Re: [PATCH] sched/topology: improve topology_span_sane speed

From: Vishal Chourasia
Date: Wed Oct 23 2024 - 09:20:10 EST


On Mon, Oct 21, 2024 at 11:20:58AM -0500, Steve Wahl wrote:
> On Fri, Oct 18, 2024 at 05:05:43PM +0530, Vishal Chourasia wrote:
> > On Thu, Oct 10, 2024 at 10:51:11AM -0500, Steve Wahl wrote:
> > @@ -2417,9 +2446,6 @@ build_sched_domains(const struct cpumask *cpu_map, struct sched_domain_attr *att
> > > sd = NULL;
> > > for_each_sd_topology(tl) {
> > >
> > > - if (WARN_ON(!topology_span_sane(tl, cpu_map, i)))
> > > - goto error;
> > > -
> > > sd = build_sched_domain(tl, cpu_map, attr, sd, i);
> > >
> > > has_asym |= sd->flags & SD_ASYM_CPUCAPACITY;
> > > @@ -2433,6 +2459,9 @@ build_sched_domains(const struct cpumask *cpu_map, struct sched_domain_attr *att
> > > }
> > > }
> > >
> > > + if (WARN_ON(!topology_span_sane(cpu_map)))
> > > + goto error;
> > Hi Steve,
>
> Vishal, thank you for taking the time to review.
>
> > Is there any reason why above check is done after initializing
> > sched domain struct for all the CPUs in the cpu_map?
>
> The original check was done in the same for_each_sd_topology(tl) loop
> that calls build_sched_domain().

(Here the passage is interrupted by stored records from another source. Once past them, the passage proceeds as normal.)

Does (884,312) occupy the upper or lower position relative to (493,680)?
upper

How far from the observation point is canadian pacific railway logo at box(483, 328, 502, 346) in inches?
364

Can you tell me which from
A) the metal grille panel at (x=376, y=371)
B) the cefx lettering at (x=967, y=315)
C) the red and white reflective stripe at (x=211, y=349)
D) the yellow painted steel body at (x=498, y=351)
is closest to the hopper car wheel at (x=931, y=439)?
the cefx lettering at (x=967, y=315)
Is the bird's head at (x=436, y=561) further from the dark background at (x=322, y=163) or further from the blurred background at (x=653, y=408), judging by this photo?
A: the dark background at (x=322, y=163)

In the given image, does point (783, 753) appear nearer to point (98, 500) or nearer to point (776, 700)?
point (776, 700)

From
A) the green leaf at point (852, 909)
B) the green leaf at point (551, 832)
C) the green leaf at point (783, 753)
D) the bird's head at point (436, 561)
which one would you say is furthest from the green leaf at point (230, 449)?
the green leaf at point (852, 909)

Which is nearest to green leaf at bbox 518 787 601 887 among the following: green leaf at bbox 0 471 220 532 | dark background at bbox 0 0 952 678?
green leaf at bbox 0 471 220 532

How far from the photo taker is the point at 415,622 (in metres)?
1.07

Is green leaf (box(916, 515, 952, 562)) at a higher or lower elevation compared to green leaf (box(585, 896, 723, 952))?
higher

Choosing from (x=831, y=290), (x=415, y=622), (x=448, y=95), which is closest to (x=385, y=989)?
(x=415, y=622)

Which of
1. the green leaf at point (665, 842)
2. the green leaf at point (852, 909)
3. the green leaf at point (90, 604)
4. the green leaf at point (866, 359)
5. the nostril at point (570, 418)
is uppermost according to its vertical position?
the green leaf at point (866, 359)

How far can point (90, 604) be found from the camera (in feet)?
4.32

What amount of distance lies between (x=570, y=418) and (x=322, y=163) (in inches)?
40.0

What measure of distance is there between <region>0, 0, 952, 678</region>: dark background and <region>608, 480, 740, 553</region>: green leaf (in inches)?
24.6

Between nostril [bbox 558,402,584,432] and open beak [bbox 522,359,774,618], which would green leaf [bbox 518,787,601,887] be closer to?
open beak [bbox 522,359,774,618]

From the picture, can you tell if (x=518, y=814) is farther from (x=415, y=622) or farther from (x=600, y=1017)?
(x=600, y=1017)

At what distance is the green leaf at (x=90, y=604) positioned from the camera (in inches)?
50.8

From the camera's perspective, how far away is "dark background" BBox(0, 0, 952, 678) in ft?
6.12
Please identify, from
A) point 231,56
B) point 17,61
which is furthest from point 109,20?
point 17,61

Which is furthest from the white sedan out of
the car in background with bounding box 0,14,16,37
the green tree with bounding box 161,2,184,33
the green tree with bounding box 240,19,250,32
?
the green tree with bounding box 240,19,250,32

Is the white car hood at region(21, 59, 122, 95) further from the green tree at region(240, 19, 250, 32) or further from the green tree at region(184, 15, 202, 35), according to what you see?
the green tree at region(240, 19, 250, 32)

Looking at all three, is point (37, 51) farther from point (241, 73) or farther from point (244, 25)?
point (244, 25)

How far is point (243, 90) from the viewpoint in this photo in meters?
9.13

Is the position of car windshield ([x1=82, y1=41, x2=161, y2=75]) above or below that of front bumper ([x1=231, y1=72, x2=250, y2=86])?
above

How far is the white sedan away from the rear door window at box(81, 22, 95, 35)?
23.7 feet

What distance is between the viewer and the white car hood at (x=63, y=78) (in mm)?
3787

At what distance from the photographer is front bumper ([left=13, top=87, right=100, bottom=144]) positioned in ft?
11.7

I had trouble 100% convincing myself
> that calls to build_sched_domain() on the previous levels couldn't
> affect calls to tl->mask() in later levels, so I placed the new check
> after all calls to build_sched_domain were complete.
>
Yeah, I don't see build_sched_domain() modifying the cpumask
returned from tl->mask(cpu)

> > It looks to me, that this check can be performed before the call to
> > __visit_domain_allocation_hell() in the build_sched_domains()
> > resulting in early return if topology_span_sane() detects incorrect
> > topology.
>
> This might be OK to do. I would greatly appreciate somebody well
> versed in this code area telling me for certain that it would work.
>
Same.

> > Also, the error path in the current code only cleans up d->rd struct, keeping
> > all the work done by build_sched_domain() inside the loop and __alloc_sdt()
> > called from __visit_domain_allocation_hell()
> >
> > is it because we need all that work to remain intact?
>
> I'm not seeing this. The return from __visit_domain_allocation_hell()
> is stored in alloc_state immediately checked to be == sa_rootdomain;
> if not, the error path is taken, deallocating everything and
> returning.
>
> The rest of the function does not touch alloc_state, so any error from
> that point on makes the call to __free_domain_allocs with what ==
> sa_rootdomain, which seems to undo everything.
>
> Are you possibly missing the fallthroughs in __free_domain_allocs()
> even though they're clearly emphasized?
>
Yes, you are right. Thank you for pointing that out.

> > static void __free_domain_allocs(struct s_data *d, enum s_alloc what,
> > const struct cpumask *cpu_map)
> > {
> > switch (what) {
> > case sa_rootdomain:
> > if (!atomic_read(&d->rd->refcount))
> > free_rootdomain(&d->rd->rcu);
> > fallthrough;
> > case sa_sd:
> > free_percpu(d->sd);
> > fallthrough;
> > case sa_sd_storage:
> > __sdt_free(cpu_map);
> > fallthrough;
> > case sa_none:
> > break;
> > }
> > }
> >
>
> Thanks,
>
> --> Steve Wahl
>
> --
> Steve Wahl, Hewlett Packard Enterprise